Francesco Tirro dell’Opg ha ricordato che non possiamo, al momento, definire il blocco sociale legato a questo governo né guardando i flussi elettorali né la distribuzione regionale del voto. Ci sono, nei ceti che hanno vinto le elezioni, anche contatti con il grande capitale. Ad esempio: la distanza tra la piccola impresa orientata al mercato interno e quella orientata all’esportazione non è incolmabile. Comunque le promesse espansive sono state già subordinate ai parametri di bilancio e per favorire il piccolo capitale si continua a precarizzare il lavoro e si pensa di ridurre le entrate fiscali, tanto è vero che il Sole 24 Ore che è la voce del grande capitale nazionale evidenzia il suo disaccordo dal momento che questo grande capitale nazionale più che prendere respiro vuole che l’integrazione europea sia completata. L’elettorato deve invece accontentarsi di un nemico. Il punto è vedere quanto questa coalizione può dilazionare la parte più economicamente espansiva delle proprie promesse. Al momento la Lega cresce e fa campagna elettorale anche se i Cinque Stelle al basso profilo tentano di accoppiare qualche risultato concreto come si vede dalla trattativa relative ai riders. Per quanto riguarda noi, non dovremmo subire l’agenda del governo, ma, oggettivamente, la subiremo. Il punto è che per le masse popolari non c’è differenza tra sinistra moderata e sinistra radicale. Anche noi siamo stati sconfitti al di là delle nostre responsabilità. Bisogna fare opposizione di classe e non considerare questo governo un nostro interlocutore così come non era i governi Renzi. Abbiamo di fronte una strada strettissima nella quale bisogna alimentare l’indignazione senza al contempo alimentare l’ideologia che trionfa al momento. La continuità tra questo governo e i precedenti c’è, ma la novità è lo sfondamento ideologico nei settori popolari che deve essere assolutamente scongiurato per cui non si può arretrare di un solo passo sull’antirazzismo che diventa la linea di demarcazione e di una possibile ricostruzione culturale e politica. Su Potere al Popolo: nei prossimi giorni sarà lanciata la campagna di adesione mentre continua la costruzione e la sedimentazione delle assemblee territoriali che dovranno essere, sempre più, l’ambito decisionale di PaP.
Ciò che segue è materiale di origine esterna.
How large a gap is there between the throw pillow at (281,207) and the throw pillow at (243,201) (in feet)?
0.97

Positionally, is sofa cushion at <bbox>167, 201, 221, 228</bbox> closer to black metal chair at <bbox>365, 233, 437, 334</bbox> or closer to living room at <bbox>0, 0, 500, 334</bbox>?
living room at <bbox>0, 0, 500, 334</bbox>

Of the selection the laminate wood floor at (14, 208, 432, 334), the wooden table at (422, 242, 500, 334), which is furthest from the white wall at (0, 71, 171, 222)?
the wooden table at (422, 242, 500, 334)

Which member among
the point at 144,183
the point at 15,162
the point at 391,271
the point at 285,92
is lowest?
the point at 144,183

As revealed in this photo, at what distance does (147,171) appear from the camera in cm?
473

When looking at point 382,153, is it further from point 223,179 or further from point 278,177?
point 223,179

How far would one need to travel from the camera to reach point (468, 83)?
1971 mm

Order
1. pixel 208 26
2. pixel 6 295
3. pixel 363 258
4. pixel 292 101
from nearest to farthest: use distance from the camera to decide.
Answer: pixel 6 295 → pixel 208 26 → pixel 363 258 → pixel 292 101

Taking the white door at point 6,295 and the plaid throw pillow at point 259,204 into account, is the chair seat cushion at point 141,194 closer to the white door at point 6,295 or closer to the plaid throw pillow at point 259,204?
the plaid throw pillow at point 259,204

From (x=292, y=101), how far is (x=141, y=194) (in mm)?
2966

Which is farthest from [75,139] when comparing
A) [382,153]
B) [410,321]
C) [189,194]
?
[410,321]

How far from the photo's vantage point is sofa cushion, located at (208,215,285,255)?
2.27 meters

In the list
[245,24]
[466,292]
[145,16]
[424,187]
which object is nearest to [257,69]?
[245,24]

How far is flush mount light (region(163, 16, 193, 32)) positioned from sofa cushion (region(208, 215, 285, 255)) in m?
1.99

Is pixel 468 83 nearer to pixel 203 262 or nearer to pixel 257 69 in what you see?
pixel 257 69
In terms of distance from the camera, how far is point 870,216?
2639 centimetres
Michele Franco ha concluso l’assemblea valorizzando lo svolgimento di una discussione vera e non formale, da cui si desume che se i comunisti vogliono avere un futuro non possono ridursi ad un ruolo testimoniale o, semplicemente, propagandista di temi generali e generici ma devono svolgere una funzione realmente di avanguardia culturale, sociale e politica su tutto l’arco delle questioni che attengono alle forme del dominio capitalistico.